At least until it didn't.
Because then, Katz, started to distinguish a dim light in all that unnavigable dark. It was nothing more than a flicker, really. It lasted for a breath, and disappeared. But it was enough, and soon something else started to appear in that never-ending night.
It looked almost like a face. Except, it could not resemble a human being, not even if Katz squinted, and turned her head. For one, the cheeks were too excavated. They looked like someone had took a broken skeleton and tried to patch it back together with used gauze. Where the eyes should have been, there were what Katz would have loved to call empty sockets. Unfortunately, the truth was much more terrifying that that: the sockets were filled, yes, but with the same substance that was enveloping Katz.

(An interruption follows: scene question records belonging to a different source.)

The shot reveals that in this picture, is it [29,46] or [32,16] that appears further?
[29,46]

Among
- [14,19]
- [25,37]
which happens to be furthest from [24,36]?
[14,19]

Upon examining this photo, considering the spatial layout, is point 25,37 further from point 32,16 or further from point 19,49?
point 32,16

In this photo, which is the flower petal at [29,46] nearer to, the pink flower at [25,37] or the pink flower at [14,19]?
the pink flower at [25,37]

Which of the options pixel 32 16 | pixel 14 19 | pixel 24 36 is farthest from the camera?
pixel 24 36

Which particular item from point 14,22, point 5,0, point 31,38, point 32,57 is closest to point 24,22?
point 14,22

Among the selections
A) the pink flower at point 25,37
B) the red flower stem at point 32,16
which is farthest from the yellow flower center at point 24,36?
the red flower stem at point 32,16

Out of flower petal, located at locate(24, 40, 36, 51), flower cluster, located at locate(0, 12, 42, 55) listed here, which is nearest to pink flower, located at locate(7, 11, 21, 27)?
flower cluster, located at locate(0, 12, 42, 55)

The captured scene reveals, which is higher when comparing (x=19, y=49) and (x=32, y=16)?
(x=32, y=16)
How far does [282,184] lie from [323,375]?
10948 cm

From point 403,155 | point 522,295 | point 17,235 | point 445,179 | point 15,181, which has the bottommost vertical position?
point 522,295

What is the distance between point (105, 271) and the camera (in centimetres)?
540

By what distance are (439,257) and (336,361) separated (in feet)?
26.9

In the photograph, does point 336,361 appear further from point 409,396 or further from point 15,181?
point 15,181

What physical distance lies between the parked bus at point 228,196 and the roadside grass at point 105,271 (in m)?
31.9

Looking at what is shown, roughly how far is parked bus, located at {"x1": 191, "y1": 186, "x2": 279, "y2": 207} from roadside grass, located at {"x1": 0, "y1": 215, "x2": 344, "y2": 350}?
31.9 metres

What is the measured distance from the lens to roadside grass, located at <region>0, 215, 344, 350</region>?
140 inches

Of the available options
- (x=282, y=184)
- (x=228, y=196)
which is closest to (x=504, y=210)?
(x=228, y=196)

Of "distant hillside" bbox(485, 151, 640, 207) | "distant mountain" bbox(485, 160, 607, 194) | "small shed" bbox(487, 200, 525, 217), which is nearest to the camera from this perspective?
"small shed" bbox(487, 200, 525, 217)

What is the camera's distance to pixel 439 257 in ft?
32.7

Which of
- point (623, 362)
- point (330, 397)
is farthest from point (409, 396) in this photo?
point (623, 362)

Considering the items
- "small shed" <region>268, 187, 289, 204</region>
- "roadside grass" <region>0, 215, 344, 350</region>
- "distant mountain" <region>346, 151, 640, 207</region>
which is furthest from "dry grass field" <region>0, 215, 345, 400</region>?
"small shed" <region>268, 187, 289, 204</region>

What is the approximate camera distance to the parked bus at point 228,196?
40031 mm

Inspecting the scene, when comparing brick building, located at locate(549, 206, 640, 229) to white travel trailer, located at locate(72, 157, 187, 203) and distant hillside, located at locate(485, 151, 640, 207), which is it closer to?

It was a dense smoke that collected there and kept moving, as if it was alive and sick with an unknown illness. And the skin, if there was some, was incredibly pale. White would not have been enough to even start describing it. It glowed and pulsed and it emptied completely Katz of what little energy she had left. The creature, whatever it was, had hair too. They were impossibly curled, in coils and locks and twists that crept up on Katz and kept moving, even with no breeze, even if they were too short to be able to reach this far. And the colour. They were not black, because black was too light of a colour for what they really were. They were not simply dark, they were the pure absence of light. If someone had sucked everything away from existence, those hair would have remained the same. A distinct sweet smell of rotten meat accompanied the phantom sight. Katz was not sure if it filled her more with fright or disgust. But before she could reflect upon it, a faint voice blew in her ears almost like a breeze. No it wasn't in her ears, it was on her skin. It seeped in her pores, it spoke directly to her brain.
“Find the Staff,” it whispered and breathed and blew, smooth like honey. "The Staff of Time. And bring it back to me."